A year ago at The Barclays, Phil Mickelson briefly experimented with the belly putter just two weeks after friend and mentee Keegan Bradley became the first to win a major championship with it.
This week at Bethpage Black in the same event, Mickelson has gone to the claw grip for the second time in a little over a month.
Mickelson was seen using the grip on Sunday in the final round of the FedEx Cup playoff opener. The grip, made famous by the likes of Chris DiMarco, creates a pendulum-like effect with the lower hand controlling the movement of the club while the top hand acts as a pivot point. The grip is typically employed to help to steady the hands on short putts.
The four-time major winner briefly fiddled with the grip during last month's Open Championship at Royal Lytham and St. Annes.
The lefty could very well be experimenting while he struggles to score better, or he could be making yet another not-so-subtle statement about the Rules of Golf and equipment regulation.
The governing bodies of the game are thought to have authored a ban on the anchored putting stroke, to be announced this Fall, which would effectively make use of the belly and long putter obsolete. The claw grip, however, can be construed as a similar stroke - without the club being anchored to any part of the body. Mickelson may be curious how the stroke would be viewed under an anchoring ban.

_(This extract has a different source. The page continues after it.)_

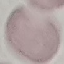

Result: no malaria parasites detected. Giemsa-stained preparation. Thin blood film. Automatically extracted cell patch, resized to 64 × 64 pixels. Photographed with a smartphone camera at the microscope eyepiece.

When the game's governing bodies implemented new regulations on golf club grooves in 2010, Mickelson put a PING wedge in his bag that had been grandfathered legality as a result of a lawsuit won by the equipment maker against the U.S. Golf Association. Not too long after Mickelson used that wedge in play, Karsten Manufacturing, the U.S. Golf Association and the PGA Show came to a settlement to prohibit use of that wedge.